The Bitcoin community has blown up recently. Jameson Lopp, the Chief Technology Officer of Casa, together with several researchers, put forward a proposal called BIP-361 in mid-April. The core idea sounds a bit crazy: freeze all Bitcoin wallets that rely on old signature schemes, to prevent them from being cracked by quantum computers.



Why has this caused such a sensational reaction? Because the scale involved is truly enormous. According to estimates, about 5.6 million Bitcoin have not moved in over ten years, worth $4200 billion. Among them, the most striking is Satoshi Nakamoto’s holdings—about 1.1 million BTC, worth $740 billion today, with the public key already exposed on-chain. Once quantum computers reach a critical point, attackers could use Shor’s algorithm to work backward from the public key to the private key, directly taking those funds.

BIP-361 lays out a three-stage plan: first, ban transfers to old-style addresses; then, completely do away with ECDSA and Schnorr signatures; and finally, freeze all Bitcoin that have not been migrated. In an interview, Jameson Lopp admitted he knows everyone dislikes this proposal, and that he doesn’t like it either, but he likes it even less to watch hundreds of millions of Bitcoin be taken by quantum hackers.

How did the community respond? It blew up directly. Bitcoin Magazine editors, TFTC founders, and all sorts of crypto punks are all berating the proposal as “authoritarian confiscation.” Someone said, “We have to steal people’s money to prevent them from having their money stolen,” which is basically mockery. Discussions on Reddit are even more heated—someone said, “If, for hedging risk, wallets are frozen, then BTC is no longer BTC.”

But some people also acknowledge that Jameson Lopp’s concerns aren’t unfounded. The founder of Cysic pointed out that the proposal effectively makes ownership conditional—holding the keys no longer guarantees that you can spend your money. This does shake the promise of Bitcoin as “unstoppable money.”

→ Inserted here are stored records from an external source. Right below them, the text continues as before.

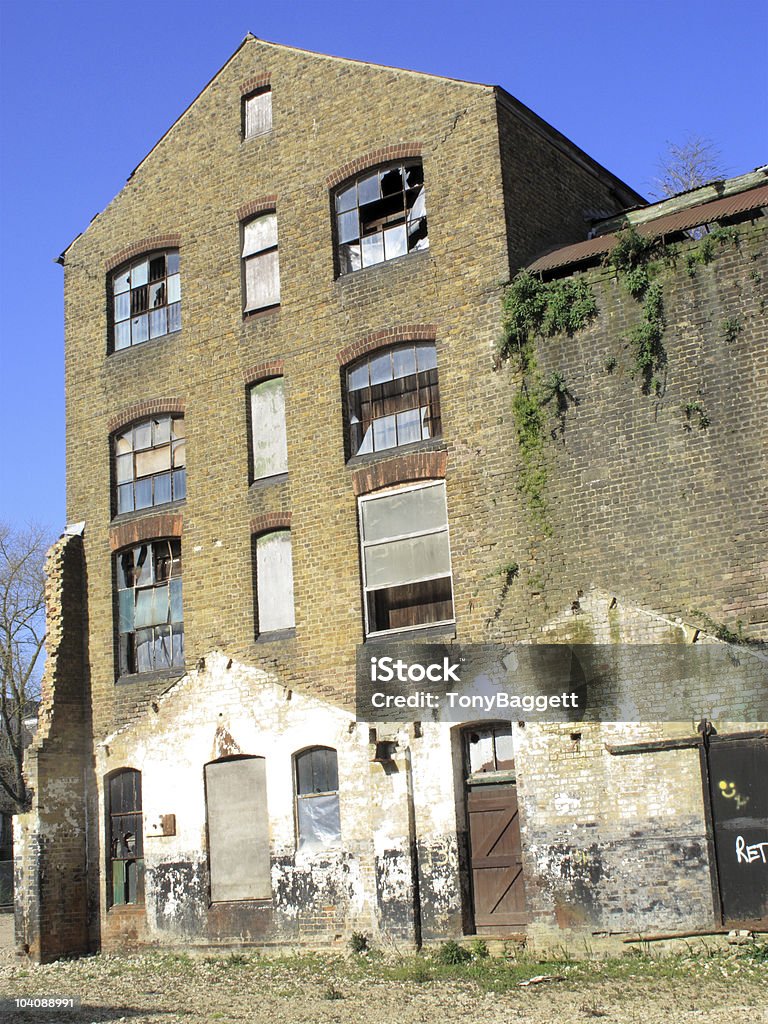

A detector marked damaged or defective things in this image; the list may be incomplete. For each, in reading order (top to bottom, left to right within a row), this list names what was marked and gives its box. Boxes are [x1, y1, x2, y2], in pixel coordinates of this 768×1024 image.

window with missing glass [244, 87, 274, 138]
broken window [244, 88, 274, 140]
window with missing glass [110, 249, 181, 350]
rusty window frame [109, 250, 182, 352]
broken window [112, 248, 181, 352]
window with missing glass [241, 211, 280, 311]
broken window [243, 211, 280, 311]
window with missing glass [335, 160, 428, 274]
rusty window frame [335, 159, 430, 274]
broken window [335, 160, 430, 274]
broken window [114, 413, 186, 512]
window with missing glass [114, 413, 186, 512]
rusty window frame [113, 413, 187, 516]
broken window [250, 376, 290, 479]
broken window [346, 344, 442, 456]
rusty window frame [346, 342, 442, 458]
window with missing glass [348, 344, 442, 456]
broken window [116, 540, 184, 675]
window with missing glass [116, 540, 184, 675]
rusty window frame [115, 536, 185, 679]
broken window [257, 532, 296, 634]
window with missing glass [358, 477, 454, 630]
broken window [358, 479, 454, 630]
rusty window frame [107, 770, 144, 905]
broken window [108, 770, 144, 905]
window with missing glass [108, 770, 144, 905]
broken window [205, 757, 272, 901]
broken window [296, 745, 342, 847]
window with missing glass [296, 745, 342, 847]
broken window [462, 720, 518, 774]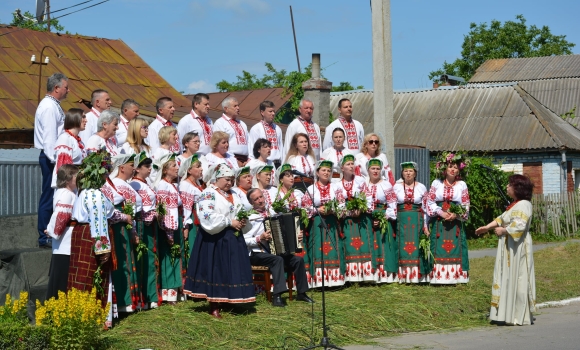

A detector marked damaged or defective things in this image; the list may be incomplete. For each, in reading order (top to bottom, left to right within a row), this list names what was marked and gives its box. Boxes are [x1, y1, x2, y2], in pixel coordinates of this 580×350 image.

rusty metal roof [0, 25, 191, 131]
rusty metal roof [472, 54, 580, 82]
rusty metal roof [184, 88, 292, 133]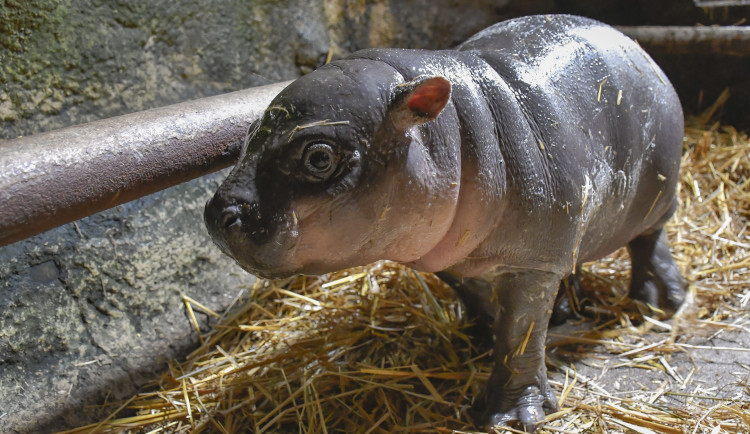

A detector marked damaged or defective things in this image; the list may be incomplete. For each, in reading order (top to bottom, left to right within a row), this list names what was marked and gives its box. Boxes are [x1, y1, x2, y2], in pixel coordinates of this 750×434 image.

rusty metal bar [620, 25, 750, 56]
rusty metal bar [0, 81, 290, 248]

Interestingly, the market response has been fairly calm. On Polymarket, the odds of “whether Satoshi will move Bitcoin in 2026” rose from 4.5% at the beginning of the year to 9.3%, but the increase is not large. This suggests most people still treat it as a governance discussion, not some immediate threat. However, Jameson Lopp warned that as long as any credible evidence shows that someone can use quantum computers to recover lost or fragile coins, the market will panic immediately.

So what is the essence of this debate? In fact, it’s a clash of Bitcoin’s deepest philosophy—whether ownership should come with conditions. Is the cost of defending against quantum threats worth it? Jameson Lopp chose to take the initiative, but the community clearly hasn’t decided on an answer yet.